Tuesday, September 10, 2013

Cool visualization of Metropolis sampling

A cool visualization of Metropolis sampling has been posted by Maxwell Joseph here. I've pasted in his animated gif below, as a teaser for you to check his post (and I figured it would be okay because his work focuses on "parasitic biodiversity" ;-). Thanks to Joseph Young for pointing me to this.
From Maxwell Joseph's post.
What would also be cool is an animation of Metropolis that shows the proposals at every step, even if rejected.

Friday, September 6, 2013

Bayesian methods article wins best paper award in Organizational Research Methods

The article, "The Time Has Come: Bayesian Methods for Data Analysis in the Organizational Sciences," won the 2012 Best Paper Award for the journal, Organizational Research Methods.

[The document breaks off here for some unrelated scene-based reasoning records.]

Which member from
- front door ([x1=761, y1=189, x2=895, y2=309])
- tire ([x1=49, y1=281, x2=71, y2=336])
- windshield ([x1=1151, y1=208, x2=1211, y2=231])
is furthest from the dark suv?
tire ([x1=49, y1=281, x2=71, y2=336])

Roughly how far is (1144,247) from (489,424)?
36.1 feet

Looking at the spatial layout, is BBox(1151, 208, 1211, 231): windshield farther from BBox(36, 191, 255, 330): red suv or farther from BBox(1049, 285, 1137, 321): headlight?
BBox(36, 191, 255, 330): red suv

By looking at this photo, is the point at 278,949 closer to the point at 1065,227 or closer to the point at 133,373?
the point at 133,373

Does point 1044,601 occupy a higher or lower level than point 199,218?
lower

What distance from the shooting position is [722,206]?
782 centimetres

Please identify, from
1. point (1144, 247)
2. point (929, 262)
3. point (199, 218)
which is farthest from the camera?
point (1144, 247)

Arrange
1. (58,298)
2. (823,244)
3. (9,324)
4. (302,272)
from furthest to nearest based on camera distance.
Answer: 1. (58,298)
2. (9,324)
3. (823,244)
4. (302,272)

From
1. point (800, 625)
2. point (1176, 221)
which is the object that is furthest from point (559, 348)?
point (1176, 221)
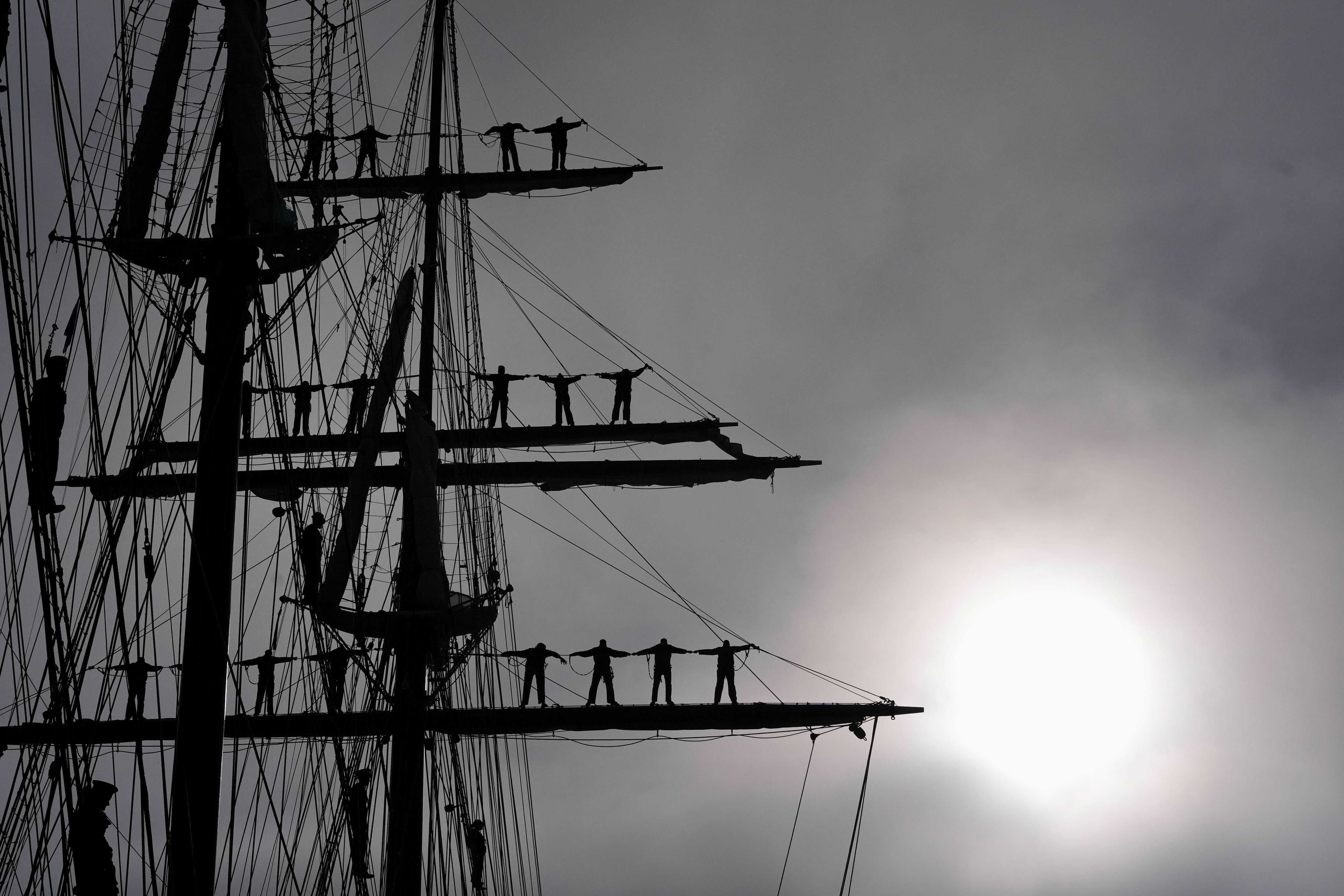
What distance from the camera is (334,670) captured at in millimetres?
20609

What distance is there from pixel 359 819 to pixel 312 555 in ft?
12.8

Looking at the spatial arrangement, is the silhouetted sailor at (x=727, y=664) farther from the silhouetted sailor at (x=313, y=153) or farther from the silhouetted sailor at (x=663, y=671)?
the silhouetted sailor at (x=313, y=153)

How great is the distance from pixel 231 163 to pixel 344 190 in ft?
63.9

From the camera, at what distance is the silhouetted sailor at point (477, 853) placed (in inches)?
914

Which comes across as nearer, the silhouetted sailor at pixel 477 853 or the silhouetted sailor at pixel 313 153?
the silhouetted sailor at pixel 313 153

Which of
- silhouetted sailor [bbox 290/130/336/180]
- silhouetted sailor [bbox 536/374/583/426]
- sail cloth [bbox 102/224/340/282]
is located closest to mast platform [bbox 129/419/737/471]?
silhouetted sailor [bbox 536/374/583/426]

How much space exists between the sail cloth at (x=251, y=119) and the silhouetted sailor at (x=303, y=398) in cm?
218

The publisher has made the article freely available. You can see the announcement and find a link to the article here. The accompanying programs can be found here . If you find that article interesting, you would probably also like the article, "Bayesian estimation supersedes the t test," described here.